Woods succinctly summarizes the reasoning behind interposition:

Nullification begins with the axiomatic point that a federal law that violates the Constitution is no law at all. It is void and of no effect. Nullification simply pushes this uncontroversial point a step further: if a law is unconstitutional and therefore void and of no effect, it is up to the states, the parties to the federal compact, to declare it so and thus refuse to enforce it. It would be foolish and vain to wait for the federal government or a branch thereof to condemn its own law. Nullification provides a shield between the people of a state and an unconstitutional law from the federal government. The central point behind nullification is that the federal government cannot be permitted to hold a monopoly on constitutional interpretation. If the federal government has the exclusive right to judge the extent of its own powers, warned James Madison and Thomas Jefferson in 1798, it will continue to grow – regardless of elections, the separation of powers, and other much-touted limits on government power.

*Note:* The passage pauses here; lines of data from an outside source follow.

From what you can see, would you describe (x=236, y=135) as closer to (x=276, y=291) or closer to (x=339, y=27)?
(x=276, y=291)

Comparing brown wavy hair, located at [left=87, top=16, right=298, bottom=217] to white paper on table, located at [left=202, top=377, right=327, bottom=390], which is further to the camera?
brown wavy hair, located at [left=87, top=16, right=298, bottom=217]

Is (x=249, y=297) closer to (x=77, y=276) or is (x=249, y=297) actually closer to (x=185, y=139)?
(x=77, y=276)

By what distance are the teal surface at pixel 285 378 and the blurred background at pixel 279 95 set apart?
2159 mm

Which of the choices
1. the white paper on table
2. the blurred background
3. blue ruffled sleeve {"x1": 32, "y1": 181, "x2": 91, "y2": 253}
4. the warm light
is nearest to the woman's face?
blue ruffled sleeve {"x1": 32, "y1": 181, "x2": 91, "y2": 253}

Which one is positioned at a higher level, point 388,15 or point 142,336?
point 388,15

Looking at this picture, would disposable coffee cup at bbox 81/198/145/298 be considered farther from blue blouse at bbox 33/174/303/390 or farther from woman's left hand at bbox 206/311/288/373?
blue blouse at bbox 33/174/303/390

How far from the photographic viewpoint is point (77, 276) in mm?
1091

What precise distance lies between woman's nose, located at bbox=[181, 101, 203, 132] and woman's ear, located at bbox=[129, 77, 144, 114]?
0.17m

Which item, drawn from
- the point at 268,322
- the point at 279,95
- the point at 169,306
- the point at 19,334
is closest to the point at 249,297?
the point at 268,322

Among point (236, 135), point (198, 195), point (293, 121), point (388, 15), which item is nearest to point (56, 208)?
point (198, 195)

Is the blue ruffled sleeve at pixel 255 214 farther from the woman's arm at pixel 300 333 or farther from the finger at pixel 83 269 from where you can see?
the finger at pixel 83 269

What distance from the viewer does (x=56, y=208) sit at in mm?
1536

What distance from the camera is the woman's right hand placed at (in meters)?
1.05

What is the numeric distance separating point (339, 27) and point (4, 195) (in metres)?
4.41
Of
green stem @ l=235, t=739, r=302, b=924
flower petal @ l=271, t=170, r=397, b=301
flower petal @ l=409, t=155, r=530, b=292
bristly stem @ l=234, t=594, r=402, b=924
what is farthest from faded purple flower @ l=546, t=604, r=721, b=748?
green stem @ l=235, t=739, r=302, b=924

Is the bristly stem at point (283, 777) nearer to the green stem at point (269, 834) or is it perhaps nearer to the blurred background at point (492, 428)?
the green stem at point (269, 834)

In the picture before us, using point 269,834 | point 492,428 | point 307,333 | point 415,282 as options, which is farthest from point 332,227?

Nullification spends some time on each of the three big constitutional loopholes used by the feds to enlarge their scope of power since the 1810s: the general welfare clause, commerce clause, and necessary and proper clause. The neglected Tenth Amendment is explained, as are the Virginia and Kentucky Resolutions of Madison and Jefferson. It was these state resolutions, secretly penned by two of our most illustrious founding statesmen, that first presented nullification as a remedy for federal usurpation of state power and the suppression of constitutionally protected individual freedoms. The Principles of ’98 played a role throughout the first six decades of the 19th century, invoked by Federalists, Democrats, Whigs, and Republicans for a variety of reasons.